The multiple antibiotic resistance regulator MarR is a copper sensor in Escherichia coli

Drugs and antibiotics induce oxidation and mobilization of membrane-bound copper( I ) ions to copper( II ) species within the E. coli cytosol, causing oxidation of a single cysteine residue of the multiple antibiotic-resistance regulator MarR, that leads to formation of disulfide-bonded MarR tetramers and release of dimers from sites of transcriptional activity. The widely conserved multiple antibiotic resistance regulator (MarR) family of transcription factors modulates bacterial detoxification in response to diverse antibiotics, toxic chemicals or both.

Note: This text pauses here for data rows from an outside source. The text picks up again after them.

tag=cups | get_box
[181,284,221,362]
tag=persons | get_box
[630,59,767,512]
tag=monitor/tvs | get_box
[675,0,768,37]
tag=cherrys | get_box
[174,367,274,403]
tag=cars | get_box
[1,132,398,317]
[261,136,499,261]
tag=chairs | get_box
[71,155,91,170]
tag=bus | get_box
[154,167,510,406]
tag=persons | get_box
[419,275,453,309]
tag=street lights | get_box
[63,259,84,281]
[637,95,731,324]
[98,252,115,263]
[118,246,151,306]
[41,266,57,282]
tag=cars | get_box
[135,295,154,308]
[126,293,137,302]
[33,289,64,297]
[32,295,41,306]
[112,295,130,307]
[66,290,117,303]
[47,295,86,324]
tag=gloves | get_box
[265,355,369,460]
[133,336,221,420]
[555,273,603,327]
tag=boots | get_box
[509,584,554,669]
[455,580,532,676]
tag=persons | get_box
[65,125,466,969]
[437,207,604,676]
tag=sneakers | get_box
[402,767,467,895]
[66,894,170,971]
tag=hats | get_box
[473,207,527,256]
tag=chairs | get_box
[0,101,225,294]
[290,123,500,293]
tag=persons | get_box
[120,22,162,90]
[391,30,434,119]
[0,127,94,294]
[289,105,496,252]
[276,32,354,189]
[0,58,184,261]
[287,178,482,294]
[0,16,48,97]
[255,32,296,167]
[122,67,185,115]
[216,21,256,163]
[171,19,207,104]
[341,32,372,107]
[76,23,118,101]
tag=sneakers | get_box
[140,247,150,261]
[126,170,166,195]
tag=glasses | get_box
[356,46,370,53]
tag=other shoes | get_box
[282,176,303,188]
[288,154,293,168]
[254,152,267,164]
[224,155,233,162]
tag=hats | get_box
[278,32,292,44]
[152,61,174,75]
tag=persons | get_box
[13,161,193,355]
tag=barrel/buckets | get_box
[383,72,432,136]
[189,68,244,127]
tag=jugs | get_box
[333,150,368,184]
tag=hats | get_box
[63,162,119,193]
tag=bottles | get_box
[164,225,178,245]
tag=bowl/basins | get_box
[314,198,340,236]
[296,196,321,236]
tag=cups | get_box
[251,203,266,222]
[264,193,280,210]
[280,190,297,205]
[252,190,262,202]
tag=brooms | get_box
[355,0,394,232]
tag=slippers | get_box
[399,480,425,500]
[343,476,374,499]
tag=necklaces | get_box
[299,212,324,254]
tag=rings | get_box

The natural inducer for Escherichia coli MarR, the prototypical transcription repressor within this family, remains unknown. Here we show that copper signaling potentiates MarR derepression in E. coli . Copper( II ) oxidizes a cysteine residue (Cys80) on MarR to generate disulfide bonds between two MarR dimers, thereby inducing tetramer formation and the dissociation of MarR from its cognate promoter DNA. We further discovered that salicylate, a putative MarR inducer, and the clinically important bactericidal antibiotics norfloxacin and ampicillin all stimulate intracellular copper elevation, most likely through oxidative impairment of copper-dependent envelope proteins, including NADH dehydrogenase-2. This membrane-associated copper oxidation and liberation process derepresses MarR, causing increased bacterial antibiotic resistance. Our study reveals that this bacterial transcription regulator senses copper( II ) as a natural signal to cope with stress caused by antibiotics or the environment.